■ What this task involves ■
Beginning at the line that contains "Which is seen", reproduce every line to the end of the material without changing any of them.

[Scene question records]
----------------------------------------

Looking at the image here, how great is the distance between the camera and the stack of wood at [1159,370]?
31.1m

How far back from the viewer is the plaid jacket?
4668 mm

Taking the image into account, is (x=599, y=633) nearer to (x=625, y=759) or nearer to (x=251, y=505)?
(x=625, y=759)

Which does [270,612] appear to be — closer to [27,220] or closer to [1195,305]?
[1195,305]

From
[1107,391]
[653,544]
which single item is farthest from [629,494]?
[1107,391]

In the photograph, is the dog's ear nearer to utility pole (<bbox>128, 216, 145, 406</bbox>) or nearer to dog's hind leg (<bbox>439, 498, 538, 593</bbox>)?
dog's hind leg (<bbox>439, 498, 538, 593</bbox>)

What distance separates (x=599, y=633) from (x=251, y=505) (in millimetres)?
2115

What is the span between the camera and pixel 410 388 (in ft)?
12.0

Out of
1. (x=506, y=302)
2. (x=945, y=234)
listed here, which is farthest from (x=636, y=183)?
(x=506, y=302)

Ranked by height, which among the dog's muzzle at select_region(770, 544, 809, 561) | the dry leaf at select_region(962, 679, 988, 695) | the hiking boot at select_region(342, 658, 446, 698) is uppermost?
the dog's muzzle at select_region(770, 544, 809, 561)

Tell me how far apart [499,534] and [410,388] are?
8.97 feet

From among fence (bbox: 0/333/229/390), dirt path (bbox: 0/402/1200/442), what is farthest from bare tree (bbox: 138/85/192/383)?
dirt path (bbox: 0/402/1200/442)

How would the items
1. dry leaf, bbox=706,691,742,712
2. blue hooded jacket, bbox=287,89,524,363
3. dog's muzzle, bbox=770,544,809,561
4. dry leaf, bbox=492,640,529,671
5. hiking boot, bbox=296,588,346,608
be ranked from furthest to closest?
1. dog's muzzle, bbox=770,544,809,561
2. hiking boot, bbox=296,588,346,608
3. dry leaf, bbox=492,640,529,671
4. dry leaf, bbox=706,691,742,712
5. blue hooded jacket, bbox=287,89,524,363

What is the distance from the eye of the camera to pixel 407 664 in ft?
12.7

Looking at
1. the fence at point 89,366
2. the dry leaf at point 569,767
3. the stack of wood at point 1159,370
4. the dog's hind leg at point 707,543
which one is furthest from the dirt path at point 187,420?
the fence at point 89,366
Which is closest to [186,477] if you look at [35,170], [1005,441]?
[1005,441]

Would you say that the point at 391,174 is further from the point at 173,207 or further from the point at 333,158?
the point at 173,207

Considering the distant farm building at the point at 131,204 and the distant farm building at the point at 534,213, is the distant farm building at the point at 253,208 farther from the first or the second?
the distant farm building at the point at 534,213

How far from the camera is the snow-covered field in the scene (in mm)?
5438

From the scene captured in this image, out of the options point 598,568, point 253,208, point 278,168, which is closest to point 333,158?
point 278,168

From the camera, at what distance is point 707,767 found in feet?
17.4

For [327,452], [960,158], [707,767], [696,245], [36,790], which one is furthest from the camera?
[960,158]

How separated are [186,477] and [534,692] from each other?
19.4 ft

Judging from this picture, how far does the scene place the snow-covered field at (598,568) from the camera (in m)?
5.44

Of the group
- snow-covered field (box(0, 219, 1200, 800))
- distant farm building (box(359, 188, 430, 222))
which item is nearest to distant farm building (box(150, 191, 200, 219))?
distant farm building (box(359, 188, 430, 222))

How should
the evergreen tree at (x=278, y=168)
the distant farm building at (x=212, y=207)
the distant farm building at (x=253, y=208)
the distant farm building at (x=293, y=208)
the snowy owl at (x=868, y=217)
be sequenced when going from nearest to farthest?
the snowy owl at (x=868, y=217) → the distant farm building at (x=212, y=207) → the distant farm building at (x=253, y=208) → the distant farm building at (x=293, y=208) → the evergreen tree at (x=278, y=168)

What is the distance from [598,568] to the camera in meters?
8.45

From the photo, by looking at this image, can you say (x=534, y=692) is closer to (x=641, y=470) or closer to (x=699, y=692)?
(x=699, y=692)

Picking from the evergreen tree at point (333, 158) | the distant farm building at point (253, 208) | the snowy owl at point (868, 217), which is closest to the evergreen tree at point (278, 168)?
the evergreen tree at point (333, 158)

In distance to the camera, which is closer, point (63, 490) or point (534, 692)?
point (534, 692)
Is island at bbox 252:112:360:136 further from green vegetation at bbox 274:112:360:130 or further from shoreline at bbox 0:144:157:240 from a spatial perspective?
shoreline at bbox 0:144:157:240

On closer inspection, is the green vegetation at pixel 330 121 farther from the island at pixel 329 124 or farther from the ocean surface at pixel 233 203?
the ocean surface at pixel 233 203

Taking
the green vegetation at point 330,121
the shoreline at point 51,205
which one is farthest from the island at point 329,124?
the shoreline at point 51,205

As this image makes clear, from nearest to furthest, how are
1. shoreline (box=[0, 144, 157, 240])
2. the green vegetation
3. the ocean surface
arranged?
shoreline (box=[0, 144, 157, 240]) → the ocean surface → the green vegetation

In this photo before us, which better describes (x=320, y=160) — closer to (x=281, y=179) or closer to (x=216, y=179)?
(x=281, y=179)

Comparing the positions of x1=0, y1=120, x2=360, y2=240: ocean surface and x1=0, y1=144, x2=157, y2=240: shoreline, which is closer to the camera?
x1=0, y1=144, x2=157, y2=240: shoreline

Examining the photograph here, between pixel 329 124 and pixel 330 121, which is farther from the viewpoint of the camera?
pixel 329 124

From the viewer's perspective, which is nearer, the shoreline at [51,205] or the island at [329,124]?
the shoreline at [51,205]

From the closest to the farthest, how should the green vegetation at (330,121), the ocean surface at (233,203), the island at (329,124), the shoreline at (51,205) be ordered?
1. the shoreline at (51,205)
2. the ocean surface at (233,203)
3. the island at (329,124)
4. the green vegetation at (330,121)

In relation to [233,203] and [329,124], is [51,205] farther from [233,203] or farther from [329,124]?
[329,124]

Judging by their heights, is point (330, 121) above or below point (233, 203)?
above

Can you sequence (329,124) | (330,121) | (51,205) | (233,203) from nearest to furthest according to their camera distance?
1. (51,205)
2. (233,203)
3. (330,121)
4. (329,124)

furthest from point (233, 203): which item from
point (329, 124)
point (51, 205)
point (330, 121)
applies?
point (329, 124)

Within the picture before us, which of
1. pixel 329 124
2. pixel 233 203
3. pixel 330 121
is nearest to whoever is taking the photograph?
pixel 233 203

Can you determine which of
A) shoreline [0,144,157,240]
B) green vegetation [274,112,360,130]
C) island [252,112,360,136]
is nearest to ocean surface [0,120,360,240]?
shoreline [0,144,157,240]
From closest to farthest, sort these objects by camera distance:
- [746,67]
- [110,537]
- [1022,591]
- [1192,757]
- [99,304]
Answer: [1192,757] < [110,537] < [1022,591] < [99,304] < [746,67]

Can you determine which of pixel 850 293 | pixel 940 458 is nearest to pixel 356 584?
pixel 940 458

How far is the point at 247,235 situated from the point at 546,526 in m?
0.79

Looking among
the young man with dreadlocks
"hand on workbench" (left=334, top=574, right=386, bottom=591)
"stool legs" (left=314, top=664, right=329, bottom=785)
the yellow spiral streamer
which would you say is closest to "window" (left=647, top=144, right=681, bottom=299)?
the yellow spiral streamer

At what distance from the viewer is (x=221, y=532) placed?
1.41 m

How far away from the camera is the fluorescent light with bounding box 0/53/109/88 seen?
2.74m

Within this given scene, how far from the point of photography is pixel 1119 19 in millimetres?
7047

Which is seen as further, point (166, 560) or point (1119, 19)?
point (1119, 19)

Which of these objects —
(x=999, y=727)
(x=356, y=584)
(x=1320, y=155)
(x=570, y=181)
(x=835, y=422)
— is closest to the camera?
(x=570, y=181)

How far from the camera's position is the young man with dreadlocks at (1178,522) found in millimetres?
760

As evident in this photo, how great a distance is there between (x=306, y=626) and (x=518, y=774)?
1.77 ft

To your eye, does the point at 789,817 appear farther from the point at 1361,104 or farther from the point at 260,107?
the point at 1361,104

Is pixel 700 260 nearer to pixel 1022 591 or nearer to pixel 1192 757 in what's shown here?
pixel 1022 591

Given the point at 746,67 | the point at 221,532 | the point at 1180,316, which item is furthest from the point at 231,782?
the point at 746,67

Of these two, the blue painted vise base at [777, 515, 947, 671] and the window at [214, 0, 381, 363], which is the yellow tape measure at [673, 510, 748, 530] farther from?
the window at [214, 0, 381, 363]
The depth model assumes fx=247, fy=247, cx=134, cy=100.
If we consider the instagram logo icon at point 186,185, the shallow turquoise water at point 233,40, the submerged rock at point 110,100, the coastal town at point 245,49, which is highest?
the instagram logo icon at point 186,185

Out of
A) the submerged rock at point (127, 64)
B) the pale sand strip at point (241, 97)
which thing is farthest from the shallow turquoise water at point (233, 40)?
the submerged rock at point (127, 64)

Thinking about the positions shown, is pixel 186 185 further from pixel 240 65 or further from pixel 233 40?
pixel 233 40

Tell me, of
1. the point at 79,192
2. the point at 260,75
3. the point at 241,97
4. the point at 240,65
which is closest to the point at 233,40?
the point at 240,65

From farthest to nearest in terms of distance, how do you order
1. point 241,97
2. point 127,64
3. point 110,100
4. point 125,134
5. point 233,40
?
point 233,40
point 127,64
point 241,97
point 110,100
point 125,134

----------------------------------------

■ Finished exercise ■
Which is seen as further, point (166, 560) or point (1119, 19)?
point (1119, 19)

Which of these objects —
(x=999, y=727)
(x=356, y=584)
(x=1320, y=155)
(x=570, y=181)
(x=835, y=422)
— is closest to the camera?
(x=570, y=181)

How far from the camera's position is the young man with dreadlocks at (1178,522) found in millimetres?
760

As evident in this photo, how great a distance is there between (x=306, y=626) and (x=518, y=774)?
1.77 ft

To your eye, does the point at 789,817 appear farther from the point at 1361,104 or farther from the point at 260,107?
the point at 1361,104

Is pixel 700 260 nearer to pixel 1022 591 or nearer to pixel 1192 757 in what's shown here?
pixel 1022 591

Given the point at 746,67 | the point at 221,532 | the point at 1180,316, which item is furthest from the point at 231,782?
the point at 746,67

Of these two, the blue painted vise base at [777, 515, 947, 671] and the window at [214, 0, 381, 363], which is the yellow tape measure at [673, 510, 748, 530] farther from?
the window at [214, 0, 381, 363]
The depth model assumes fx=247, fy=247, cx=134, cy=100.
If we consider the instagram logo icon at point 186,185, the shallow turquoise water at point 233,40, the submerged rock at point 110,100, the coastal town at point 245,49, which is highest?
the instagram logo icon at point 186,185

Out of
A) the submerged rock at point (127, 64)
B) the pale sand strip at point (241, 97)
which thing is farthest from the shallow turquoise water at point (233, 40)?
the submerged rock at point (127, 64)

Thinking about the positions shown, is pixel 186 185 further from pixel 240 65 or further from pixel 233 40?
pixel 233 40

Tell me, of
1. the point at 79,192
2. the point at 260,75
3. the point at 241,97
4. the point at 240,65
which is closest to the point at 233,40?
the point at 240,65

From farthest to nearest in terms of distance, how do you order
1. point 241,97
2. point 127,64
3. point 110,100
4. point 125,134
5. point 233,40
?
point 233,40
point 127,64
point 241,97
point 110,100
point 125,134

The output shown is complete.